Let's pretend, for one second, that I know what I'm talking about. For our current intents and purposes, it doesn't matter. I mean, come on! This is the Internet. But as of this writing I've only just attended my second ever writing conference: Rocky Mountain Fiction Writer's, Colorado Gold 2016. So let's just say I've got some learning to do. That being said here's my perspective on writing conferences from the view point of a relative newcomer. At thirty-eight years old, I'm a bit late to the party. But regardless if you're younger, older, or simply just prefer words to things like real-life social interaction, a writer/author should always be moving forward in his or her writing career. Yes. It's a career. Maybe even a life choice...possibly an ill-advised one. But if you're reading this it's probably too late for you, so let's get started.
Is a writing conference worth your time?
Short answer...yes. Or no. Possibly, maybe. In the grand scheme, a weekend (as most conferences tend to last) is not a significant period of time. And if you're new or struggling (like me) in this highly competative industry where thousands of books are self published each day, and the traditionally published duke it out Thunderdome style, this is something you should consider including in your publishing/writing journey.

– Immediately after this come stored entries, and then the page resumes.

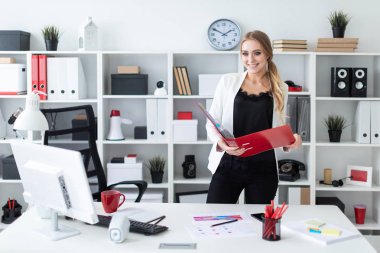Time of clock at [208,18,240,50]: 1:50
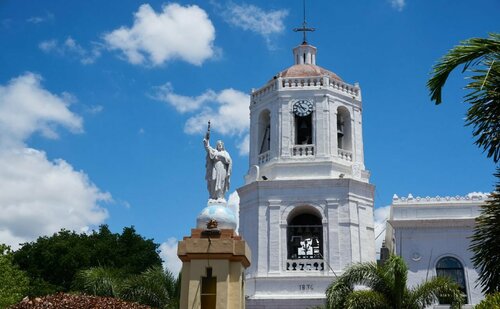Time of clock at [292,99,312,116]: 10:48
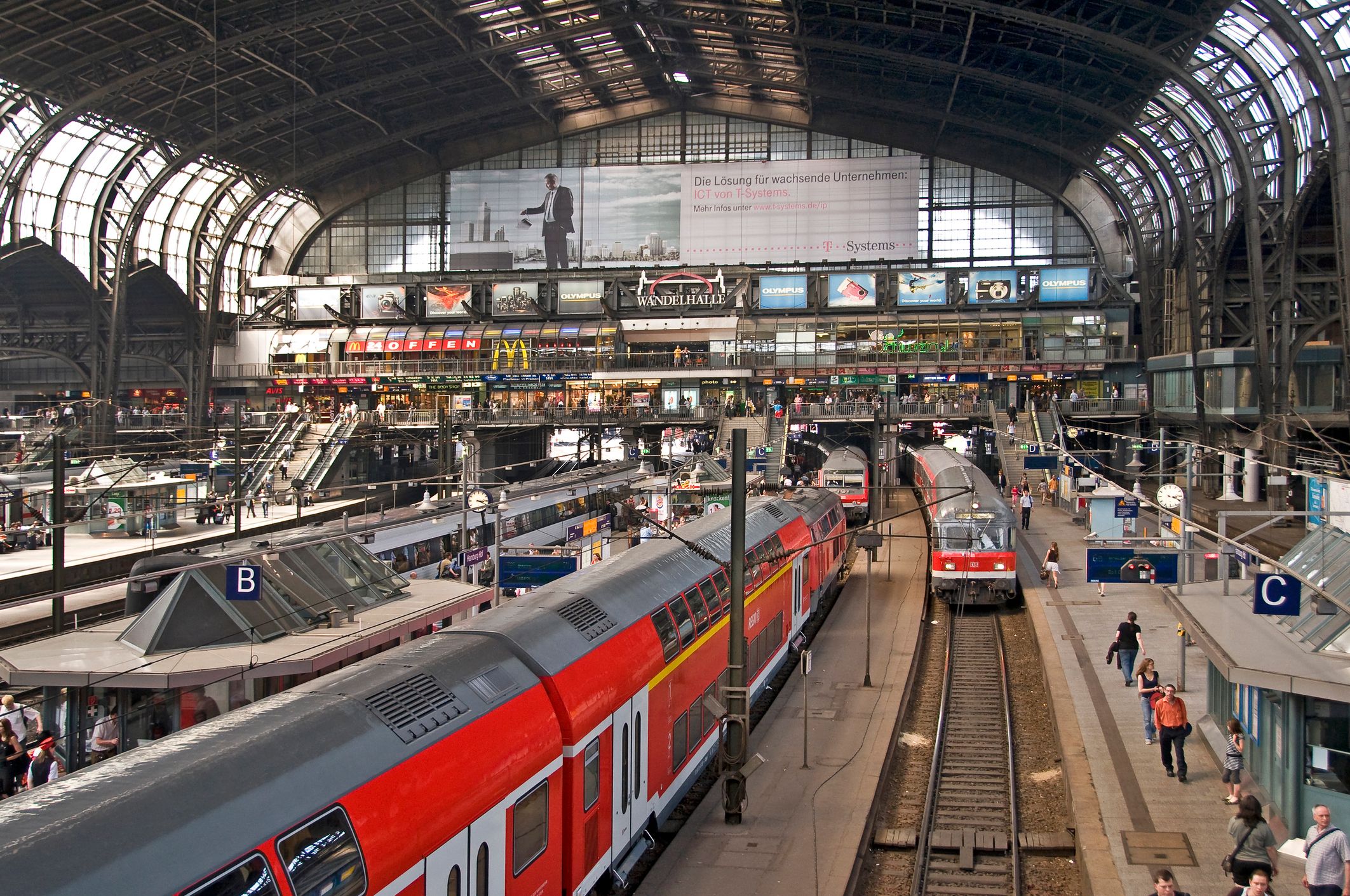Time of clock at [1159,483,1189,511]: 3:19
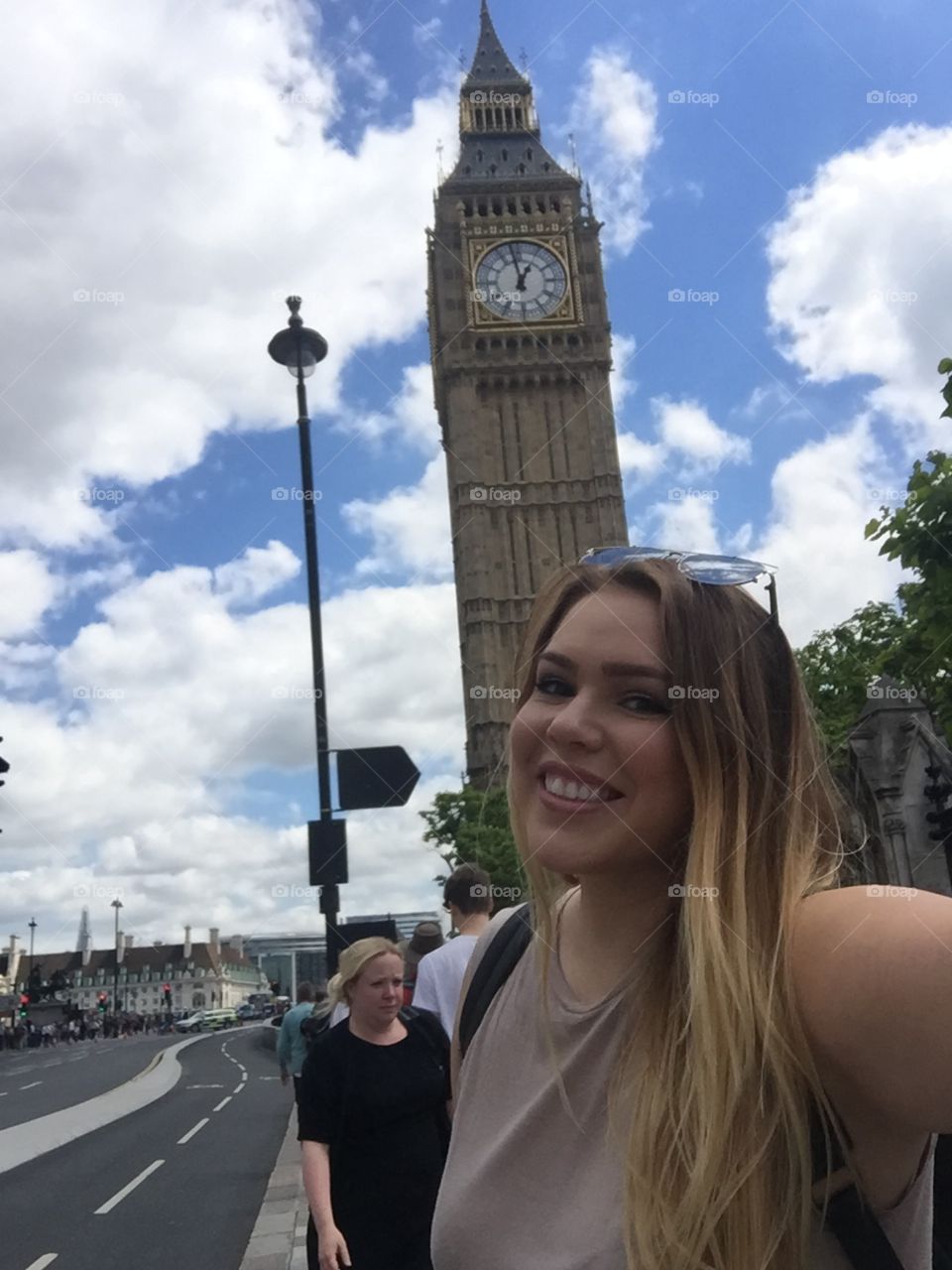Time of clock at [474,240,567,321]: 12:58
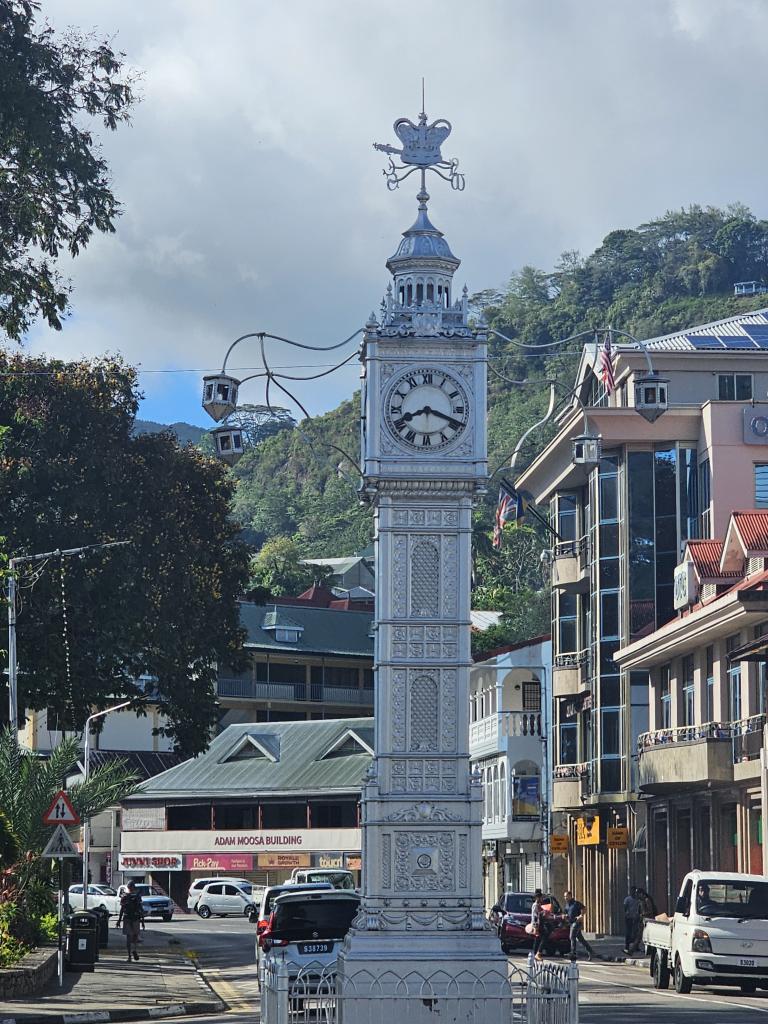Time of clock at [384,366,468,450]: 8:18
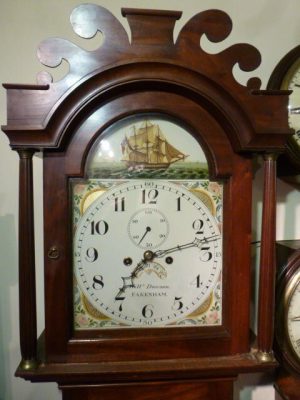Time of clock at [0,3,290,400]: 7:12
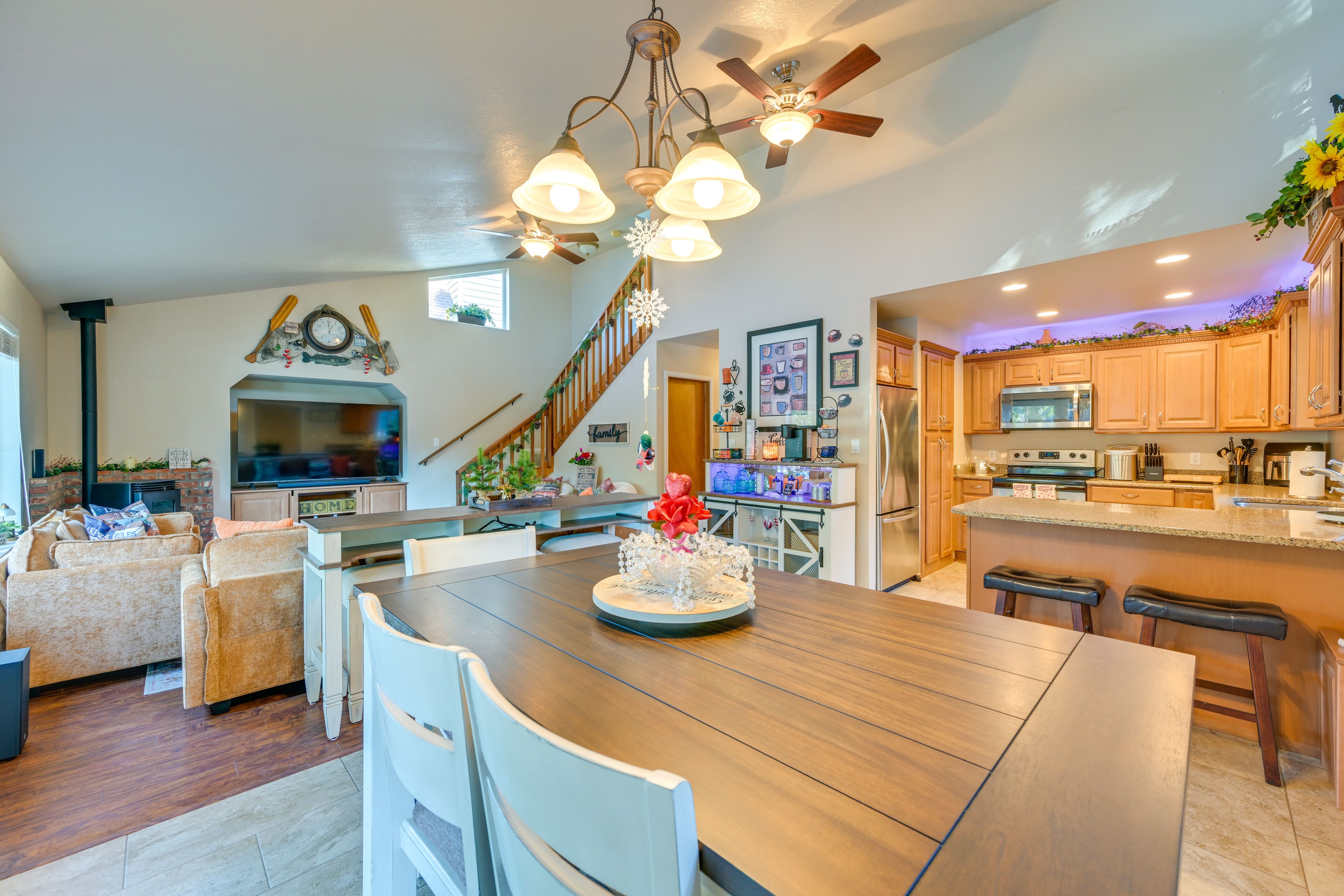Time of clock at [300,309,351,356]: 12:59
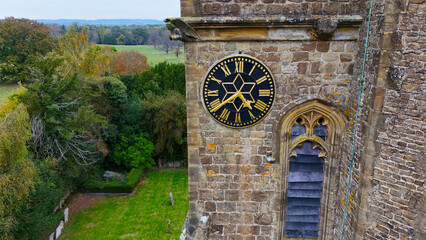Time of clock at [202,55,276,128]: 4:38
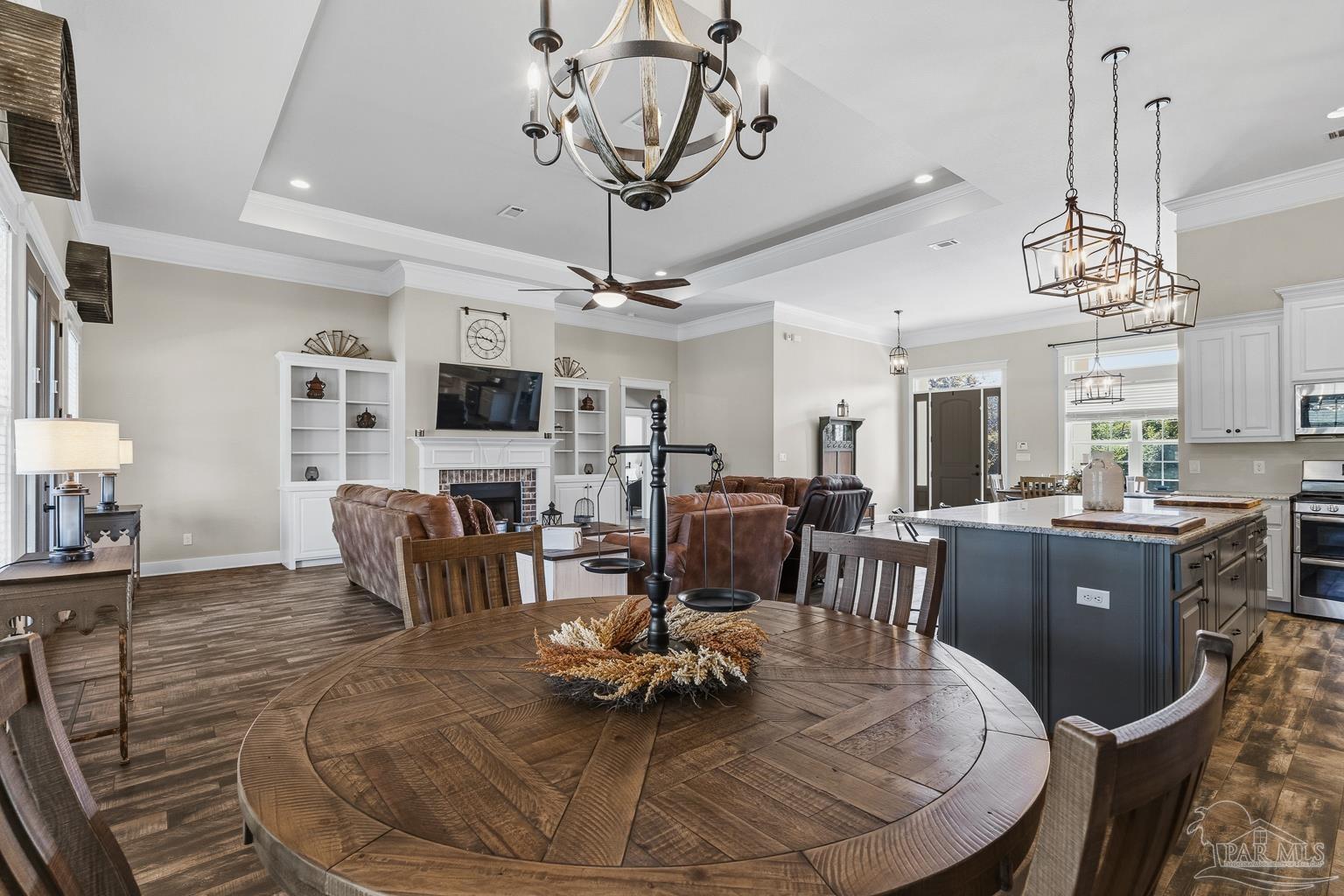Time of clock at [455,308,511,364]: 3:45
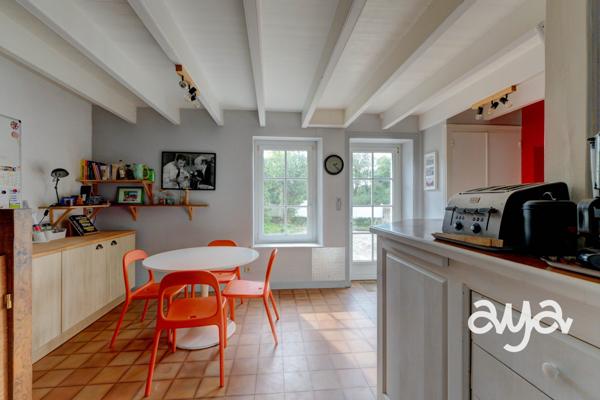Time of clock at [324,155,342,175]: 2:23
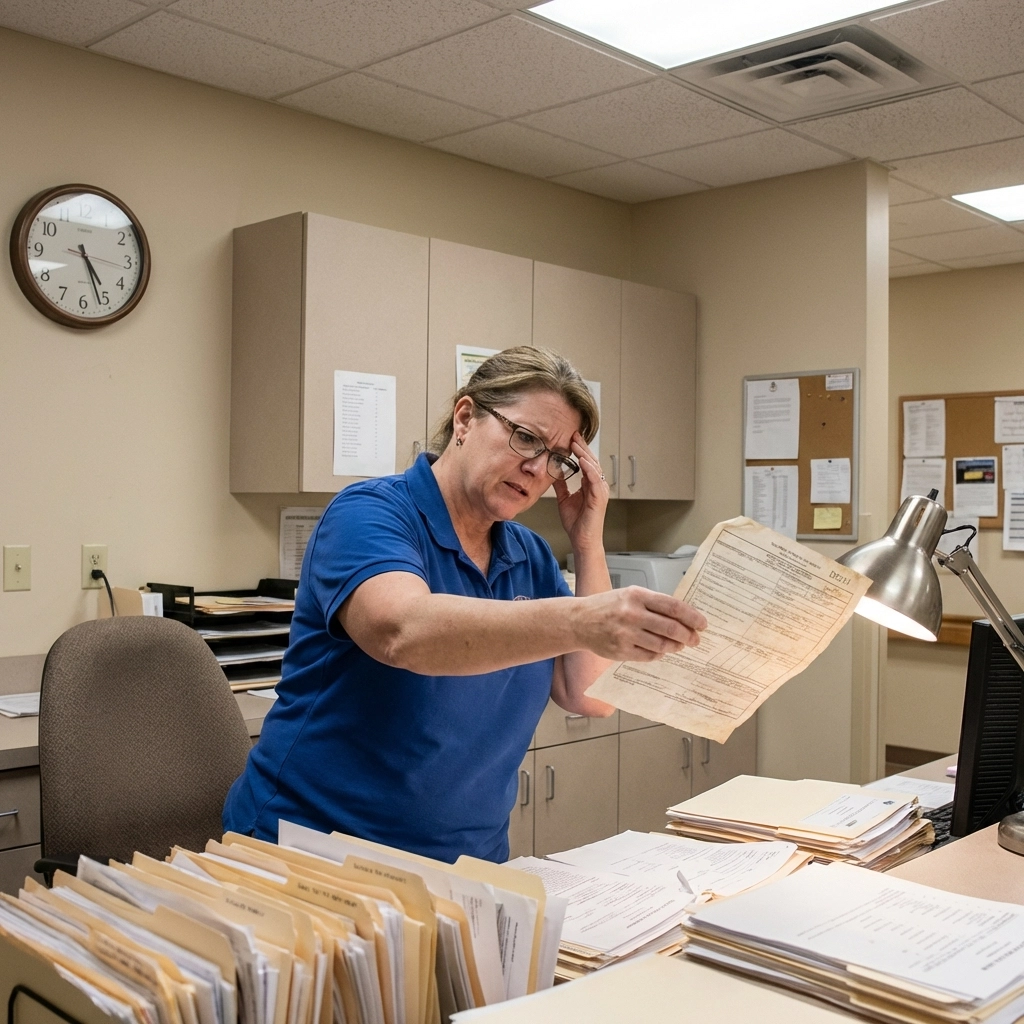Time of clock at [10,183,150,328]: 4:26
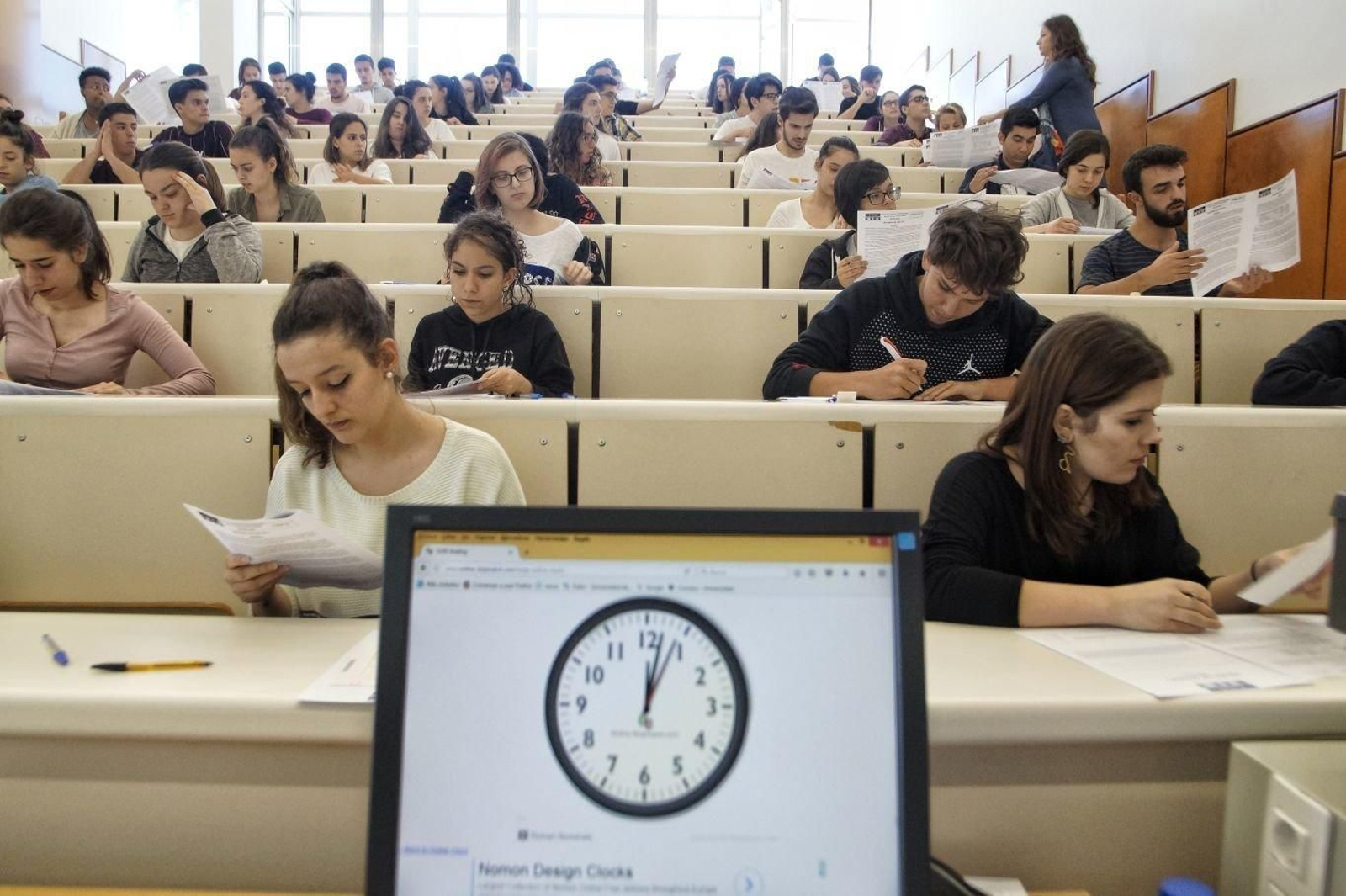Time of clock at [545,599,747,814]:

Why? The answer's simple: Networking. A content loaded word that strikes fear into the hearts of men, women, and whatever gender I might be by the time this posting is done. But something to remember: Everyone you meet at a conference is in a similar boat to you. Not only are conversations extremely easy to start, i.e. "What do you write?" "Are you published?" But the contacts and the people you meet are, in themselves, worth the price of admission. In my first conference alone I met two great people (and many more besides) whom I hope will be in my life and share my publishing/writing journey for many years to come.
Is a writing conference worth the money?
This question is more difficult, as is putting a price on things that are subjective depending on your position in life. Nothing can be promised inside of a conference. An agent connection or book deal cannot be guaranteed, nor should you expect one. The main things you can expect to get out of a conference are three-fold: connections (with other writers, agents, and editors), learning (such as how to write a bestseller, or the 3 Act plot structure), and experience (pitching, querying, and writering). I don't know about you, but before my first conference, not only did I have no idea how to query, but the thought of it sent my hizzie into a complete and total tizzie...because I'm hip, and with it.
So, is a conference worth it or not?
The answer to this is ultimately going to be up to you. Different people will take different things from the same experience. But if like me you're new to writing, new to publishing, or just need a new perspective from which to chase this elusive career choice, then for me the answer is yes. If you're expecting a miracle, or to be discovered and become the next JK Rowling, then it's possible that your expectation might need a slight (or drastic) adjustment. But if you want the opportunity to learn from people directly involved in the industry, speak to successful authors who've gone through what is currently keeping you up nights, and meet some cool people in the exact same boat you're in and possibly make some friends who you'll have for years to come? Then take the plunge and register for a conference near you today! You might only regret it a little bit. And that's nothing if not the dream.